By July 1, 2016No Comments

It would be easy to put Swiss Army Man in a box and tell you it's Cast Away meets Weekend at Bernie's, but that would be doing a disservice to the biggest hearted, most imaginative film of 2016 thus far. Written and directed by Daniel Kwan and Daniel Scheinert–who together form the collaborative duo Daniels–Swiss Army Man is simultaneously a buddy road trip, a romantic comedy, a survival epic, a musical, and a farce. And if that sounds absurd, it's because it is. Daniels, which traces its roots to the familiar movie director spawning ground of music videos (e.g. David Fincher, Spike Jonez, Marc Webb), have a unique vision and have never shied away from bringing their bizarre take on the world to a new canvas. Kwan and Scheinert's body of work, albeit limited to date, includes visually exciting ad spots like this one ( for Levi's, and popular music videos like this one for Battles ( or this one for Lil John's "Turn Down for What" (

While their art has always suggested a fascination with the body in motion, Daniels' new film is a kinetic masterpiece, a modern "I Sing the Body Electric". The film is about a depressed young man named Hank (Paul Dano) who finds himself shipwrecked and painfully alone on a deserted island. Just as Hank is about to hang himself, he sees a man lying on the beach that wasn't there before. The dead body, who we later will call Manny (Daniel Radcliffe), appears sedentary at first, but even before the opening credits roll Manny boasts one of his many gross powers as Hank rides the corpse like a boogie board–propelled by Manny's farts–across the sea and hopefully back to civilization. This opening crescendo of a scene is triumphant, hilarious, and the perfect invitation to join the strange journey that is to come.

◆ **PROVIDED DATA**:
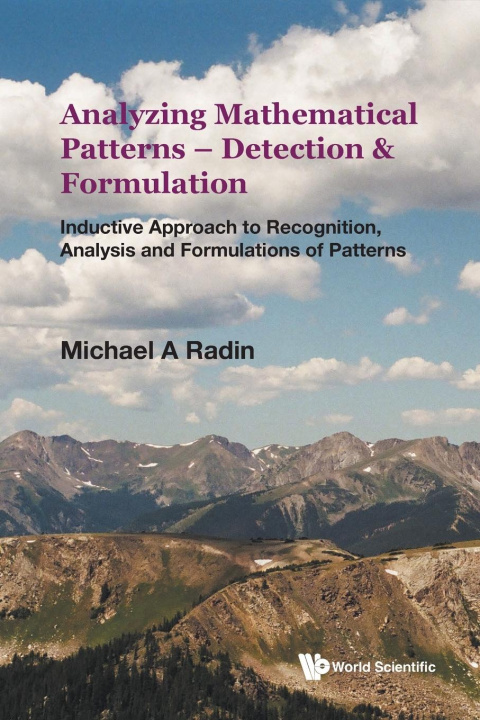 Książka Analyzing Mathematical Patterns - Detection & Formulation: Inductive Approach to Recognition, Analysis and Formulations of Patterns 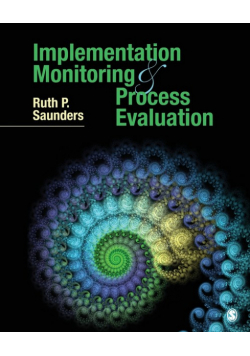Implementation Monitoring and Process Evaluation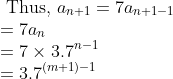 \\ \text { Thus, } a_{n+1}=7 a_{n+1-1} \\ =7 a_{n} \\ =7 \times 3.7^{n-1} \\ =3.7^{(m+1)-1}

◆ **YOUR ASSIGNMENT**: Please list every genre that the text about Swiss Army Man says the film is all at once.

◆ **EXPECTED ANSWER**:
- buddy road trip
- romantic comedy
- survival epic
- musical
- farce